# Data for this task

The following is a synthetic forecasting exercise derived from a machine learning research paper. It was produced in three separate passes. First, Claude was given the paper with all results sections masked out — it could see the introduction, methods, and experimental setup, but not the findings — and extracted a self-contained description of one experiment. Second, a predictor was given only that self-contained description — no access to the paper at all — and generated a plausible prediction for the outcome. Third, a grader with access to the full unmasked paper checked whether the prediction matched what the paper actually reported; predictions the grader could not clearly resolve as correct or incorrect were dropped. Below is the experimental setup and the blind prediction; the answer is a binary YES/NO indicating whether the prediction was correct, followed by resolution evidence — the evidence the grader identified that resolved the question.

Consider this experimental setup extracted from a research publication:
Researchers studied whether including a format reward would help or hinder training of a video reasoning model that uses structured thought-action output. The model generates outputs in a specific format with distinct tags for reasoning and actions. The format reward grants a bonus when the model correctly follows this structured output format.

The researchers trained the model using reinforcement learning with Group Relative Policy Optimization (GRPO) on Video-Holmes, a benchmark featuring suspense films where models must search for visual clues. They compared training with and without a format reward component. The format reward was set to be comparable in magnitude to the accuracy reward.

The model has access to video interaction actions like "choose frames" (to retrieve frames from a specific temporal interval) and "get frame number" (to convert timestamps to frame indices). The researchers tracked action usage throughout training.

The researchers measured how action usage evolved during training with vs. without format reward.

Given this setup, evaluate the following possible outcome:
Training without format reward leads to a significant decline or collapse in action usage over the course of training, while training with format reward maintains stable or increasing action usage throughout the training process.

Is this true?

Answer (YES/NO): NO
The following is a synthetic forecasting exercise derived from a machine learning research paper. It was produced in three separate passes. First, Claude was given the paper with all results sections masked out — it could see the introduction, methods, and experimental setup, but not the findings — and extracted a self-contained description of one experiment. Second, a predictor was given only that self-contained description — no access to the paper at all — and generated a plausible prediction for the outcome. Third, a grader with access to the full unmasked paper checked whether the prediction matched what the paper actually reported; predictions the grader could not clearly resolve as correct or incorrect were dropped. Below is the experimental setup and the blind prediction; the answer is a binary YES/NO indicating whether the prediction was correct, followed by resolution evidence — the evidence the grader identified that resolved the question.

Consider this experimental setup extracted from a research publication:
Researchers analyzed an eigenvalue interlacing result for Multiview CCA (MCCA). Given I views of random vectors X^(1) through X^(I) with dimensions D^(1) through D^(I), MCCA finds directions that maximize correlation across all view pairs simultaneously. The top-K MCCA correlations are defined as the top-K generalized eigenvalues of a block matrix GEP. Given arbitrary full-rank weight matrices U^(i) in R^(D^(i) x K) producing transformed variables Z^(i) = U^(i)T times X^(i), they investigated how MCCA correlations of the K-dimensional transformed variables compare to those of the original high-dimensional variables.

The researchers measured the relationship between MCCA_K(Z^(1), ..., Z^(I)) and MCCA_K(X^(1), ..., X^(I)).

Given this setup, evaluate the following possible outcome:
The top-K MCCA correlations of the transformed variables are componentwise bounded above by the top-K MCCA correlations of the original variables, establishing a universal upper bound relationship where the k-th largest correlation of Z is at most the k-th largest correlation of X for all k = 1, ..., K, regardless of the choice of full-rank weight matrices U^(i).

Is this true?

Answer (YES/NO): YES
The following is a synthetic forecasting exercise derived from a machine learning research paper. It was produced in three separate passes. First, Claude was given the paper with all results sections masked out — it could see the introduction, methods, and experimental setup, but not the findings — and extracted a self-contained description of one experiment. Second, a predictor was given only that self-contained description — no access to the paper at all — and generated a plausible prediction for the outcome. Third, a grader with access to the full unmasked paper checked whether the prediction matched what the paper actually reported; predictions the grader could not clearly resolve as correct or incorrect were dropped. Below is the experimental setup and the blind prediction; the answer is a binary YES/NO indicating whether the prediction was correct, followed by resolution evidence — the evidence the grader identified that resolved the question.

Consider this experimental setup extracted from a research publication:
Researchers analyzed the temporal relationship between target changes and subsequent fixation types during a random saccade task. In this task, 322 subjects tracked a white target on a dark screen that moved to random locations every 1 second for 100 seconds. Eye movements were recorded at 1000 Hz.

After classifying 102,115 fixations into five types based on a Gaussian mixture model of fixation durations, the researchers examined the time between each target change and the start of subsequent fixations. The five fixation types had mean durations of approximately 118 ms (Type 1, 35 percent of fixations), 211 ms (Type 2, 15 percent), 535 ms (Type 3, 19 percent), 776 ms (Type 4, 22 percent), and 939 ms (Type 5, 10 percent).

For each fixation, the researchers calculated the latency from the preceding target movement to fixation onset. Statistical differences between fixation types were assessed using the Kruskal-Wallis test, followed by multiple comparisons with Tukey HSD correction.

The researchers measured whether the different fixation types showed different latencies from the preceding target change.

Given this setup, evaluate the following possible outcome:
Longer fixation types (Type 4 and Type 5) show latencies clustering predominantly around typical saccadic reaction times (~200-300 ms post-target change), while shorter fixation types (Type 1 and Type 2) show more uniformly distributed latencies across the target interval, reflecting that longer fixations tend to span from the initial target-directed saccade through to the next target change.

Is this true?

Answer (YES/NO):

# Exercise aim
Output the listing above word for word, from the opening line through the line that contains "The researchers trained", and leave out everything after it.

# Result for this exercise
The following is a synthetic forecasting exercise derived from a machine learning research paper. It was produced in three separate passes. First, Claude was given the paper with all results sections masked out — it could see the introduction, methods, and experimental setup, but not the findings — and extracted a self-contained description of one experiment. Second, a predictor was given only that self-contained description — no access to the paper at all — and generated a plausible prediction for the outcome. Third, a grader with access to the full unmasked paper checked whether the prediction matched what the paper actually reported; predictions the grader could not clearly resolve as correct or incorrect were dropped. Below is the experimental setup and the blind prediction; the answer is a binary YES/NO indicating whether the prediction was correct, followed by resolution evidence — the evidence the grader identified that resolved the question.

Consider this experimental setup extracted from a research publication:
Researchers studied whether including a format reward would help or hinder training of a video reasoning model that uses structured thought-action output. The model generates outputs in a specific format with distinct tags for reasoning and actions. The format reward grants a bonus when the model correctly follows this structured output format.

The researchers trained the model using reinforcement learning with Group Relative Policy Optimization (GRPO) on Video-Holmes, a benchmark featuring suspense films where models must search for visual clues. They compared training with and without a format reward component. The format reward was set to be comparable in magnitude to the accuracy reward.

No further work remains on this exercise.